Capital Credits:
Overview and Frequently Asked Questions
Capital Credits
When a cooperative is first formed, it takes several years before it begins to show its first profit. Even then, the entire amount is reinvested to help stabilize the business and provide adequate cash flow for growth. Therefore, instead of receiving checks, members will receive capital credit allocations to serve as promissory notes. As the financial position of the cooperative becomes stronger, with larger cash reserves and higher equity levels, the cooperative will begin to "retire," or pay back, capital credits. Co-op members are entitled to share in the cooperative’s margins.
Each year, shares for the preceding year are calculated based on the amount of revenue paid in. The members' shares are referred to as capital credits and are retired (refunded) to them based on the equity necessary to maintain the financial condition of the cooperative.
The Cooperative shall allocate and retire capital credits in a manner that:
- is consistent with state and federal law.
- is consistent with operating on a cooperative basis under federal tax law.
- is fair and reasonable to the Cooperative's patrons (members) and former patrons.
- provides the Cooperative with sufficient equity and capital to operate effectively and efficiently.
- protects the Cooperative's financial condition.

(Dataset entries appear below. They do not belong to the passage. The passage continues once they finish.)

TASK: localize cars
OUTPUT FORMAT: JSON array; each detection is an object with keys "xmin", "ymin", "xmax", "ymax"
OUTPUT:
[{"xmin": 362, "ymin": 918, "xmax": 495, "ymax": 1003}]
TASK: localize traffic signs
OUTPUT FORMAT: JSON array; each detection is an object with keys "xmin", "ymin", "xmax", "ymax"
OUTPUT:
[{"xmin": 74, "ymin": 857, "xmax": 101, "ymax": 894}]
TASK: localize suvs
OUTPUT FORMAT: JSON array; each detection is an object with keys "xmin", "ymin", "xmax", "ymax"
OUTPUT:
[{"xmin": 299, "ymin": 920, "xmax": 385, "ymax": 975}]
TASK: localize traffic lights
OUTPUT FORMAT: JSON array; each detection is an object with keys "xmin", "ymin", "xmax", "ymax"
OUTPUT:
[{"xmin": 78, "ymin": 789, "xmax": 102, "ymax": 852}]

Subject to law, the Cooperative’s articles and bylaws governing capital credit allocations and retirements are the sole discretion of the Cooperative's Board of Directors ("Board"). The Cooperative shall allocate and retire capital credits according to the manner, method, timing, and amount approved by the Board. When the board of directors determines that the financial condition of the cooperative would not be impaired, capital credit retirements (refunds) will be issued.